I knew [shooting in Qingdao, China] would mean time to explore—time to learn more about a country that had somehow always eluded me.

These Here Are Crazy Times was first conceived, well, sometime in our print history a long time ago. With THACT, Anthem embarked on a cross-continental tour with Warpaint, drowned in a sea of thought with ANOHNI at L.A.’s Walt Disney Concert Hall, and cozied up to the Handsome Furs at the Sundance Film Festival. The revival of THACT marks a huge departure from its original conception. This is now a travel photography series, featuring shutterbugs who don’t shoot by trade. Instead, our chosen participants are recognizable names from the world of film, music, and fashion. They use tools at their very fingertips to curate a collection of images to be published here. They will all report from parts of the world that they don’t call home. These here are crazy times!

For this edition of THACT, we approached American actor Frank Mosley, who blipped on our radar with his robust performance in Zachary Shedd’s paranoid thriller Americana last year, to take on China. If you’re unfamiliar, he’s also a multihyphenate—does this man ever sleep?—and a serious cinephile. Last month, Mosley was on location shooting Han Niu’s All That Is Solid Melts into Air in Qingdao, China, which provided the perfect opportunity for Anthem’s on-going series.

Here’s an introduction provided by Mosley to set up the collection of images that you see up top:

“China was never at the top of my list, to be honest.

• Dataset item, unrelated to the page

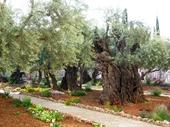 76 - Garden of Gethsemane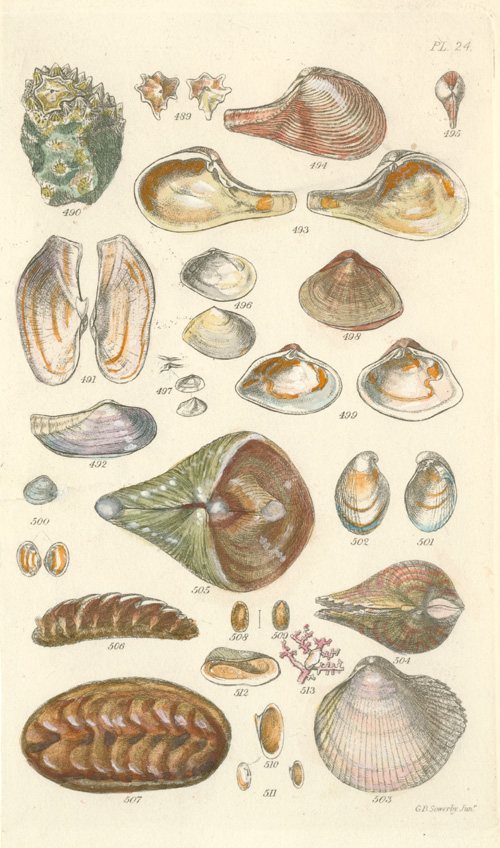 Small delicate Shells engraving by Sowerby c1825.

While it was a place I had always been fascinated by, I had always thought I’d go to other countries that had been circulating in my head for years from seeing them in so many movies and books. But when my good friend Han Niu asked me to be in his sprawling, ensemble feature film shooting in Qingdao, Shandong, in April, I knew I had to say yes. Not only because it was a good project where I got to act opposite the lovely and talented Alexia Rasmussen, but because I knew it would mean time to explore—time to learn more about a country that had somehow always eluded me.

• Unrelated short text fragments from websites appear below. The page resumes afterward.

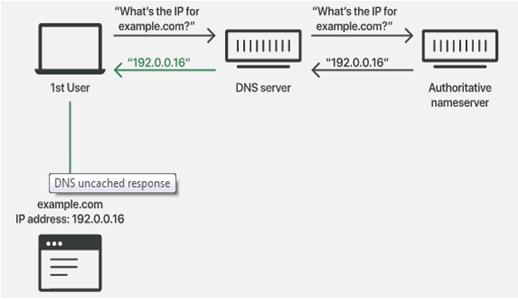 Domain Name Server cache Response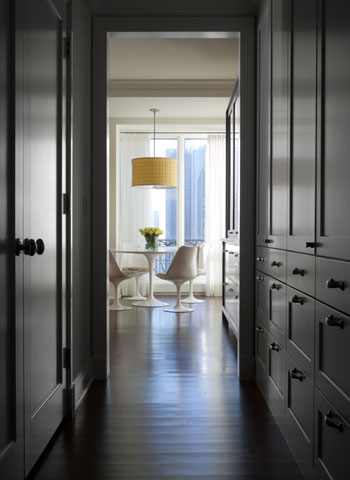 McGuire Architectural Interiors - Lake Shore Drive Apartment Views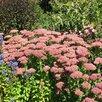 Очиток видный, седум,  многолетник. Цветы, рассада, саженцы. по цене не указана - Рассада, саженцы, кустарники, деревья, фото 8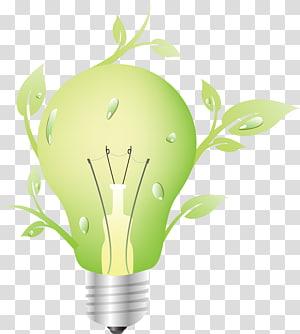 Icône d'écologie respectueuse de l'environnement, ampoules vertes à économie d'énergie png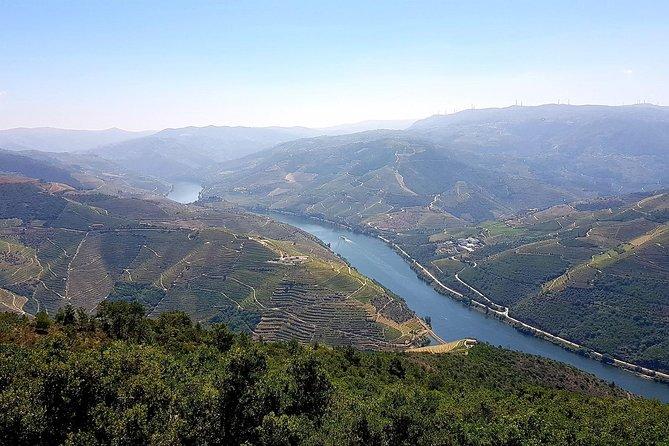Excursão de dia inteiro em Douro com almoço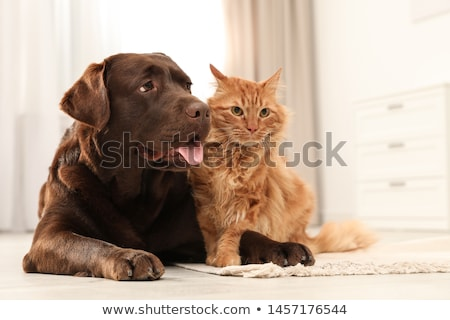 Home pets sitting  cat dog Stock photo © Olena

My scene schedule for the film was long enough—and intermittent enough—to allow me time to do just that. As news reports charged the air with Trump and Korea, I avoided McDonald’s and every single U.S. chain restaurant that had weaseled its way into the country, bundled up my coat, and took long walks through chilly Qingdao. I hit up restaurants that were the smallest and stores that were built into walls, unassuming, quiet, and old. Espresso was seemingly an expensive delicacy there, and so there were days where I would find a perfect coffee shop, hole up, and watch the people go by. The coffee shop’s mascot was a small terrier that would play around the floor, rolling over my feet and giving me licks like the dog that I missed back home in Austin, Texas.

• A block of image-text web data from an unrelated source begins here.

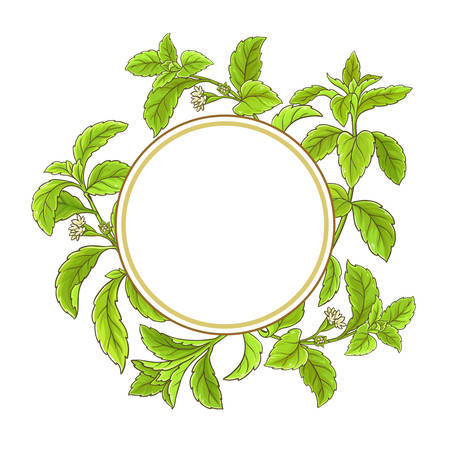 Stevia branch vector frame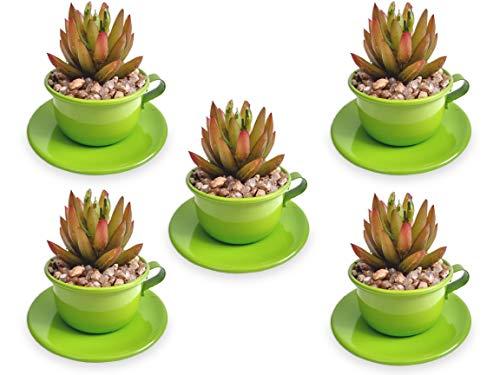 5 Mini Xícaras Verde De Suculenta Arranjo Flor Artificial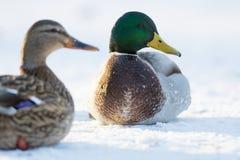Paar Wilde eendeenden in een sneeuw Stock Afbeelding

The smog was disarming on my walks and I almost donned a mask like many of the people who would pass by the coffee shop, and the children I would see from the window of our hotel that looked out over billowing smoke stacks during the day and electric neon flashes at night. On an off day, some of the cast took a drive out to the base of Laoshan, hoping to see the temple that monks had inhabited for so many years. I saw rolling hills of green tea gardens, fishing nets, and boats. That’s where most of the curated collection of pictures that you see above this article were taken.

I was happy that my first trip to China wasn’t the hustle and bustle of Shanghai or Beijing, but somewhere not everyone from the West was as familiar with. It was fresh, invigorating, and eye-opening that way. I made many new friends, and learned that I was wrong about my earlier guess. I didn’t have nearly enough time to explore as I’d hoped. There is too much to see, too much to do.

Looks like I have an excuse to come back.”

Mosley’s short film, Casa de Mi Madre, will play at the Champs-Élysées Film Festival next month.